Nevertheless, it would be premature to disregard chatbots as merely a bygone fad. In 2018, we are seeing some good examples of brands and platforms finally figuring out the right use case for text-based conversational interfaces to fit into the customer experience. Walmart’s new concierge shopping service Jetblack uses texting as the interface for shopping, adding to the intimacy and convenience of its high-end personal shopping experience. Apple has started rolling out its Business Chat after nearly a year of preparation, which could drive significant brand-customer interactions from phone calls to texting.

It would be premature to disregard chatbots as merely a bygone fad.

Are chatbots still a thing in 2018? Not really, but text-driven conversational interface is not going anywhere. Whenever voice interfaces need to venture beyond the home environment and other personal spaces, they will always need a silent conversation mode to switch to. And as our AI powering the voice assistants gets better, so will our chatbots, ready to slip back into the conversational interfaces again. They are, after all, the two sides of the same coin of conversational interfaces.

Looking Ahead

As we near the end of summer 2018, the enormous hype around voice-led conversational interfaces has understandably subsided a bit since the last holiday shopping season when discounted smart speakers were flying off the shelves. The new additions to the Echo and Home lineups this year have been mostly met with a shrug, and there still has not been a breakout third-party voice application (Alexa Skill or Google Action) that can prove the validity of the voice app ecosystem.

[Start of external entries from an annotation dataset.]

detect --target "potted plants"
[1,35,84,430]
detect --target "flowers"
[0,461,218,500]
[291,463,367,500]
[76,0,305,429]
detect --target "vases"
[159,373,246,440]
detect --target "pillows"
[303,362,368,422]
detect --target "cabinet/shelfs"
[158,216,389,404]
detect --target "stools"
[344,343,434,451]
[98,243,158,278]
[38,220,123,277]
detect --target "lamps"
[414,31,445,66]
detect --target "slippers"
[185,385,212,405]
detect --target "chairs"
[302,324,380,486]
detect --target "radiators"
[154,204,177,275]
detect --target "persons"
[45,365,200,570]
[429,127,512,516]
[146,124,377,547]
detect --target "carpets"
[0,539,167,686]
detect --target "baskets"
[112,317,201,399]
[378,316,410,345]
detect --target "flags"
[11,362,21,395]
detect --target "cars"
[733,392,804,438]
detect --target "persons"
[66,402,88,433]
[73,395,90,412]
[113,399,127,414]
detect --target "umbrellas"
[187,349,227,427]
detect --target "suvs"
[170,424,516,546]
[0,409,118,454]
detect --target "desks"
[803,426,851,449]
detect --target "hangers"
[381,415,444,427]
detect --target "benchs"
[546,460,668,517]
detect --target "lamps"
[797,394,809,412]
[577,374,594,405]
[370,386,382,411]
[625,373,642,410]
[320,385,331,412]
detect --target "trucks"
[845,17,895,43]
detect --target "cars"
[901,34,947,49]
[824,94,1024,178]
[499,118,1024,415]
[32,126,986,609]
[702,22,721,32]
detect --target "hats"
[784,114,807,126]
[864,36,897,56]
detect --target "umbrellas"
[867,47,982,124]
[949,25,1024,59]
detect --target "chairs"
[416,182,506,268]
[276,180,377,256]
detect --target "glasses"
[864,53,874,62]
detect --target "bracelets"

If going by Gartner’s latest hype cycle for emerging technologies, one could see that consumer-facing voice computing (virtual assistant) is already past the peak of inflated expectations, with a long slide into the trough of disillusionment ahead. It’s hard to gauge how much longer will the voice assistants and smart speakers manage to stay on top before starting the descent and joining the chatbots in that trough, but the upcoming holiday shopping season should provide some indications.

Voice computing is likely past the peak of inflated expectations in the hype cycle.

If anything, conversational interfaces will need to further establish more robust use cases while platform owners look into building a profitable model for third-party voice skills a la the App Store in order for the voice ecosystem to truly flourish.